Are Indian stock markets have moved up quite a bit in last few months. Not only in absolute sense, i.e. index levels but also in terms of valuations.
Last I checked, the bellwether Nifty50 was trading at a PE of 24. And such high PE levels are known to cause losses in medium term. Here is a solid proof.
But don’t jump to any conclusion here.
The Indian stock markets are overvalued right now, no doubt. But there are few other things that should be kept in mind too.
t is increasingly becoming evident that the average investor has got back his interest in stock markets. And when that happens, it can have negative impact on near term returns.
But jokes apart, almost everything seems to be going in favor of markets – low oil prices, good monsoons, chances of lower interest rates, passage of GST bill, FII inflows, etc.
Average investor fears missing out on big returns and want to join the market action.
Unlisted companies are using this FOMO (Fear Of Missing Out) syndrome to come out with their[Always] Overpriced IPOs (which is not abnormal – IPOs always come in rising markets). Then AMCs are celebrating SIPs like festivals. But credit should be given to them as SIP is indeed the best way for retail investors to create long term wealth from stock markets.
Also, there is a lot of consensus about almost everything that is being said with a positive bias.
Everybody seems to be under the impression that its easy to make money in stocks. Apply for and IPO and Yo! – guaranteed listing gains! Even my wife was asking me one of these days to buy hersomething ‘golden’ as she recognized the dominance of green color in my portfolio.
Lets come back to the PE discussion for a moment. I told you that Nifty50 PE is above 24. Have a look at this graph:
This is a graph where I have plotted actual Nifty level (blue line) and hypothetical Nifty levels at PE24 (red line) and PE12 (green line).
If you observe carefully, the blue line seems to bounce off whenever it is about to touch either the red or the green line (bounce points highlighted by red and green circles).
Also, if you notice that big red arrow – that is our markets now. We are once again flirting with PE24 levels. So danger lights are on.
I know, this graph makes me look like someone trying to use technical analysis to draw out fundamental conclusions. But it is clearly evident.
Chances of markets sustaining above very high PEs is very low. There is always a reversion towards the mean (i.e. lower PEs in this case).
But don’t think that this should be the only criteria to assess market valuations. Also, simply basing your individual stock buy/sell decisions on broader market indicators is wrong. Its infact criminal!
But you need to be aware of what is happening in markets. And tracking few of these indicators (like I do in State of India Stock Markets every month) can be quote helpful. Atleast you are not taking decisions blindly.
High PE is No Guarantee of Stock Market Crash!
Yes. Just because markets have a high PE doesn’t mean that markets will crash.

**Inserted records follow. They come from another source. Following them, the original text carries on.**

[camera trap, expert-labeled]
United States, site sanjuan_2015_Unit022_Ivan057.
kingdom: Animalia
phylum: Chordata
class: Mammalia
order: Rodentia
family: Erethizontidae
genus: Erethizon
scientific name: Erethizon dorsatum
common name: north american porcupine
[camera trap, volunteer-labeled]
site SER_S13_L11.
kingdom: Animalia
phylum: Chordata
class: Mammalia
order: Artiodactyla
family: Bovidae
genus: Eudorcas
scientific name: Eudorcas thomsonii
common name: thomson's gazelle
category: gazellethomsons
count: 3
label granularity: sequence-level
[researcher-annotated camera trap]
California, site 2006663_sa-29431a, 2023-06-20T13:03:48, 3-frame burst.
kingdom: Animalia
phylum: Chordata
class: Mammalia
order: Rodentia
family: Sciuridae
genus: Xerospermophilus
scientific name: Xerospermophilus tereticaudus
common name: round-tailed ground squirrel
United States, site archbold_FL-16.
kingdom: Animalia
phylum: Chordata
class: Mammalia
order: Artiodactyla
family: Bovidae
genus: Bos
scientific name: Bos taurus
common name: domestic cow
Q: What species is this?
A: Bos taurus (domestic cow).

PE Ratio = Price / Earnings
So if price (index level) remains same and earnings increase, the PE will naturally come down – i.e. valuations can come down even without price correction.
Talking of earnings (of all companies that are part of index), it is worth asking how are these companies doing on earning front? Or what are the projections for near term.
Most people expect and believe that earnings will improve going forward. One of the reasons being given is that the groundwork done by government in last two years has set the stage for revival. Then banks NPA mess will finally be over and interest rates will fall and this and that and what not….
So if earning do indeed improve, the markets will become reasonably valued without even a correction.
But if earning do not improve and given that valuations (expectations) are already very high currently, we cannot rule out a correction – small or large, I don’t know.
A fall of even 10% in short term is not rare. I personally will welcome such a fall if any.
But markets have this uncanny habit of doing what nobody expects them to. There won’t be any correction when most people are talking about it. But the correction (or crash) will take place when most people aren’t expecting it.
As of now, the general perception is that near-term future is bright. So if markets were to surprise this general perception, it should fall. Now I think that Indian stock markets are overvalued in general (driven by hope that earnings will improve) and a correction here will be healthy. So if markets were to surprise me instead, they would ignore me and continue rising. My bad luck then.
But don’t forget that a good part of the recent upmove is fueled by FII money. And they can very quickly move in or out of the market – driven by news or other factors. So an abrupt fall in our markets, if FIIs decide that ‘enough is enough’ should not come as a big surprise.